* * * М. Омбышу-Кузнецову
Труднее астматика дышит пейзаж на картине,
В ней вязнет внимательный взгляд, как комар в паутине.
«Грачи прилетели» - конец ледяной эпопеи,
«Не ждали» - грустнее последнего мига Помпеи.
Свет солнца художник смешал с электрической мглою,
Махая беспомощно кистью, как дворник метлою:
На подвиг любви уже сил остается немного,
И слезы с корнями из глаз вырывает изжога.
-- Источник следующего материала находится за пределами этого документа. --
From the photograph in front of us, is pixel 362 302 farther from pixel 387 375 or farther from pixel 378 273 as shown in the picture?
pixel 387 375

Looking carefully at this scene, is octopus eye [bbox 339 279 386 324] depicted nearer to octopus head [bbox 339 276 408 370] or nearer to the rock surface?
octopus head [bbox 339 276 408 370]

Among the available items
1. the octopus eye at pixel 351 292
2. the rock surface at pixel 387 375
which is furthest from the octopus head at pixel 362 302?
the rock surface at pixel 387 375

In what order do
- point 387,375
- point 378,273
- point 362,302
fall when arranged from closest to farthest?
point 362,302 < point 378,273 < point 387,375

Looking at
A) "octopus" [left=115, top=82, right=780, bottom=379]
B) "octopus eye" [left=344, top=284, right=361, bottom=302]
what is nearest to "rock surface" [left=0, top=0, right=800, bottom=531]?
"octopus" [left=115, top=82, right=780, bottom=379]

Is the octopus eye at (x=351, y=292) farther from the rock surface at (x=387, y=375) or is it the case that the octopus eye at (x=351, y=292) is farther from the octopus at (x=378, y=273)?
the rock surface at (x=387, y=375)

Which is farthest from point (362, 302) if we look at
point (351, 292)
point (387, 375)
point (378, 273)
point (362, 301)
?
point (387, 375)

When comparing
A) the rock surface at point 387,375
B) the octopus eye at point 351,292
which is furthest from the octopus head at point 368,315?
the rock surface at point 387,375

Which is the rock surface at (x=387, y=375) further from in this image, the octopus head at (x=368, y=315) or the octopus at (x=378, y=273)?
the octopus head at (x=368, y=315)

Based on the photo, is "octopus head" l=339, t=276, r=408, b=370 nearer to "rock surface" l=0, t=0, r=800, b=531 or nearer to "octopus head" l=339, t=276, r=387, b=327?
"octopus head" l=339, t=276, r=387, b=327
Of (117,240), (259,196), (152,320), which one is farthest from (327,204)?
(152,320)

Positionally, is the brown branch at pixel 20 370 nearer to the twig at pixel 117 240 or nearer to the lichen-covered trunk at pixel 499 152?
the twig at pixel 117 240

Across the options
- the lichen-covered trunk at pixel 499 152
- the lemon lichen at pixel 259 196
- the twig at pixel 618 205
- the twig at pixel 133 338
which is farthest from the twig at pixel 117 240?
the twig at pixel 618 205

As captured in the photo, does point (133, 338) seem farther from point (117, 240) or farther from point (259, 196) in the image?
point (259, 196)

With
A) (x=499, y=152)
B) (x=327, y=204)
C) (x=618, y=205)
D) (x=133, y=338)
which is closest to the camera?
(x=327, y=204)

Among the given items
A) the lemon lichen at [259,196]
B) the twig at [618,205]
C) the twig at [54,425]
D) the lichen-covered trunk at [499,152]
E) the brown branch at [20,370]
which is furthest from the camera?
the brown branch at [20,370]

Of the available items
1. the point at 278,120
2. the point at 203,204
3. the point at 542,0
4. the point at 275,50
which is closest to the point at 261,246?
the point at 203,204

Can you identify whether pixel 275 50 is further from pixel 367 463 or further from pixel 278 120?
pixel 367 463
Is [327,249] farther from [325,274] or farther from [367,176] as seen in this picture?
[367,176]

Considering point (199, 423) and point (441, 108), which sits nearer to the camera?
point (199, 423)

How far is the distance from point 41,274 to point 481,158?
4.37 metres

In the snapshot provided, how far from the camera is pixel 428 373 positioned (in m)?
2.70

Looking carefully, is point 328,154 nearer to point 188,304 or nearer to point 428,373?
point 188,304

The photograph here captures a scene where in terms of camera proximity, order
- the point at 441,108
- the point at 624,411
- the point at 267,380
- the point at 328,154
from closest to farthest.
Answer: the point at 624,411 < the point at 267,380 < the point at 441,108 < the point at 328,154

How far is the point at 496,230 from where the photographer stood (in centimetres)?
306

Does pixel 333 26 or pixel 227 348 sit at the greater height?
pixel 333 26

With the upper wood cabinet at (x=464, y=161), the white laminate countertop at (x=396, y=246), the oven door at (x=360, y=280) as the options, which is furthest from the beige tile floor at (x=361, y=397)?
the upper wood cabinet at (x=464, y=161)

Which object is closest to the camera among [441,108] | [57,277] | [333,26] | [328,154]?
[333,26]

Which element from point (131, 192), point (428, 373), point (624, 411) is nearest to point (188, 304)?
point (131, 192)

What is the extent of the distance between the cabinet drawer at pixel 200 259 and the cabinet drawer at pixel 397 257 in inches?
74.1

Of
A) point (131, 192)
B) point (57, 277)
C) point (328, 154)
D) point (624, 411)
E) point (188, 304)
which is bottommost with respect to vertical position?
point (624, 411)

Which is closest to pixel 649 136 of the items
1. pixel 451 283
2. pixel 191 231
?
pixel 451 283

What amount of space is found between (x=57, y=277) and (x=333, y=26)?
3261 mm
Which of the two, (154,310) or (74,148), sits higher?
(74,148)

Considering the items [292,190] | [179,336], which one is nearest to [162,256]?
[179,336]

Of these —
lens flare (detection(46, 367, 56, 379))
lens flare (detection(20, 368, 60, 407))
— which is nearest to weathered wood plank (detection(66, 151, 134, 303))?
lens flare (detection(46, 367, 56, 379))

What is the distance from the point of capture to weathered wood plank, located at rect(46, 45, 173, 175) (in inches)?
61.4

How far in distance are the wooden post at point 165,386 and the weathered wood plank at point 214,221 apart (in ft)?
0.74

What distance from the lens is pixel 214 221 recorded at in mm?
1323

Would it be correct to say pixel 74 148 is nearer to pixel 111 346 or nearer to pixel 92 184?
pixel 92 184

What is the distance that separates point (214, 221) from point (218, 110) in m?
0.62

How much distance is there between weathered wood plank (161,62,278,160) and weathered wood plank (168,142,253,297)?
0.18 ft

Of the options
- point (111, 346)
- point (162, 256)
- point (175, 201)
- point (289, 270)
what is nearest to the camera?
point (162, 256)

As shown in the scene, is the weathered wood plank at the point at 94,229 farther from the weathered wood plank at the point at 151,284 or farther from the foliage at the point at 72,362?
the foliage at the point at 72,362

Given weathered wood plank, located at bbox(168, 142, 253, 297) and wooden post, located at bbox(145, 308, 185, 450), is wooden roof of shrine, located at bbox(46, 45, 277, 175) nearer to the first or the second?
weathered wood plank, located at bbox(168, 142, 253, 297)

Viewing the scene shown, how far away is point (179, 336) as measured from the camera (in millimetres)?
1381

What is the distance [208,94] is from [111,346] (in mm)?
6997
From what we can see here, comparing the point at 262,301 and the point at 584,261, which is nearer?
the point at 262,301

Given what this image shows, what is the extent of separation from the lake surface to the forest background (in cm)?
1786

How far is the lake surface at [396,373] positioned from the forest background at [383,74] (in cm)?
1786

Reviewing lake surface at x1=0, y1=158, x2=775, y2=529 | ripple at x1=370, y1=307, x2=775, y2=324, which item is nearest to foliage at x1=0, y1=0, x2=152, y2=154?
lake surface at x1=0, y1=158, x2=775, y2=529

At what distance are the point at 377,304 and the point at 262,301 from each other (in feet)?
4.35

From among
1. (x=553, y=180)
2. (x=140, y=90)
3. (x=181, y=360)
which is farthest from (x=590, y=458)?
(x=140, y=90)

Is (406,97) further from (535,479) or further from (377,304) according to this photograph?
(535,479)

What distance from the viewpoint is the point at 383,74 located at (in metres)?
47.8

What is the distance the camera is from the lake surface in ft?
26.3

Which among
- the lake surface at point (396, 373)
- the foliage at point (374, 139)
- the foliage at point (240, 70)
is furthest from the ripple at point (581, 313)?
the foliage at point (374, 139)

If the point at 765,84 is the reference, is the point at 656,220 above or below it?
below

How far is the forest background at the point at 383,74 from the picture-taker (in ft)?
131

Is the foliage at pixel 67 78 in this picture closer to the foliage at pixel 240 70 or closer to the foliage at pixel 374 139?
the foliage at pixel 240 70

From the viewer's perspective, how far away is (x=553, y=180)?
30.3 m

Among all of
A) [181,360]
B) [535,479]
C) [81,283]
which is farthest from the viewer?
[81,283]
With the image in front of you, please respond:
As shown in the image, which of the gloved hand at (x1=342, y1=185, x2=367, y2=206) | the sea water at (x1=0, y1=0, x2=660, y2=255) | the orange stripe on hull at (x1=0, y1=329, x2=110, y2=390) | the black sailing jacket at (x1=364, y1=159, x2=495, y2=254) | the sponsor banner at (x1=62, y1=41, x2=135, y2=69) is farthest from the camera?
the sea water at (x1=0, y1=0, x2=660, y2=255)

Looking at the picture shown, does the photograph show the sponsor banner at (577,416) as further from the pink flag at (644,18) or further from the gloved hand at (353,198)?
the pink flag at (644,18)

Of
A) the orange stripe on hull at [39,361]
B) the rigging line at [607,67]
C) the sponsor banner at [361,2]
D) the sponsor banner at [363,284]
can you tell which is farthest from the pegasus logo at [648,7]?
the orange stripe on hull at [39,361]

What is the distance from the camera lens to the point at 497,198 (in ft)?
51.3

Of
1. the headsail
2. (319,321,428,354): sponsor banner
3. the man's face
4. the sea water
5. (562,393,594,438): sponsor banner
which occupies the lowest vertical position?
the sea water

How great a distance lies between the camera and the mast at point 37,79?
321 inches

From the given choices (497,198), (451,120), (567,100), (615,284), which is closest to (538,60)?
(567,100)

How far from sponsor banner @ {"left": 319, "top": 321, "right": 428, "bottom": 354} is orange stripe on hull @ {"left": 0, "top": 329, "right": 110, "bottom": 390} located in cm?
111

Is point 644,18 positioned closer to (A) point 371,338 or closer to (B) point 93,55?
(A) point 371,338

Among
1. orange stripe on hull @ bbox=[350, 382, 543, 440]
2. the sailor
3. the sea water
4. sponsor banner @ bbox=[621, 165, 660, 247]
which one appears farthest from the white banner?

Тупик Колыванской и Каинской, блеск Сибревкома
Ты, вспомнив, подавишься вдруг подкатившимся комом,
И сразу откроется прошлого светлая эра,
Ничтожными кажутся слава, богатство, карьера…
Когда погибает в оковах рассудочных Гойя,
На холст низвергается слякоть дорог Уренгоя.
В кошмарном сплетении труб, арматуры и балок,
Как беден душой человек и физически жалок.
Изношена вера в людей из бетона и стали,
И лодка тоски по Вокзальной плывет магистрали…
Ужели горбатого выпрямит лучше могилы
Энергия красно-зеленых икон Михаила?
Будь, Омбыш, свободен от ренты животного страха,
Профессорской лаской питая студентов из НГАХА.
Для них, если надо, расходуя время и нервы,
Ты мощной рукой школяров превращаешь в шедевры.
А кто самого тебя лечит от подлых ударов?
Рембрандт и Иванкин да хмурый подвижник Бухаров.
Они в День рождения твой остаются на страже,
Развесив картинок пасьянс к четвергу в «Антураже».
От оргии с красками месяц очей не поднимешь,
А как не поднять: принуждает пророческий имидж.
Гоняешься мыслью за кисточкой, сросшейся с птицей,
С вибрацией света, сиренью, жуком, плащаницей…
Но бьет прямо в сердце, прицелившись углем и краской,
Тоска совершенства, чреватая участью рабской,
А может надежда устроить простому народу
Из душной культуры триумф возвращенья в природу?
Лишь гений, тщеславия чуждый, закупорив уши,
В бессмертие рвется сквозь дебри чудовищной чуши.
Я думаю ночью, укрывшись до глаз одеялом:
Кто ж все-таки правит художником: Бог или дьявол?
А он, пребывающий в самозабвенном восторге,
Рискует очнуться в дурдоме, а может быть, в морге.
И встречный боится его необузданной прыти,
А как же еще утолять ему жажду открытий.
Блажен живописец в объятиях умственной лени,
Приученный чернью за деньги копировать тени.
Шумит на цветных фотокарточках пойманный тополь,
А тень его бурей ветвей осеняет акрополь.
На улице Ленина в зарослях душного мрака
Давно караулит художника тень как собака,
Такими красивыми кажутся в сумерках очи,
А тополь, торчащий в глазу твоем, вянет без почвы,
Уставший творить пусть использует водку и опий
Для самоспасенья от хищного натиска копий.
Так тени теней размножают художники в рамах,
А тени людей о спасении молятся в храмах.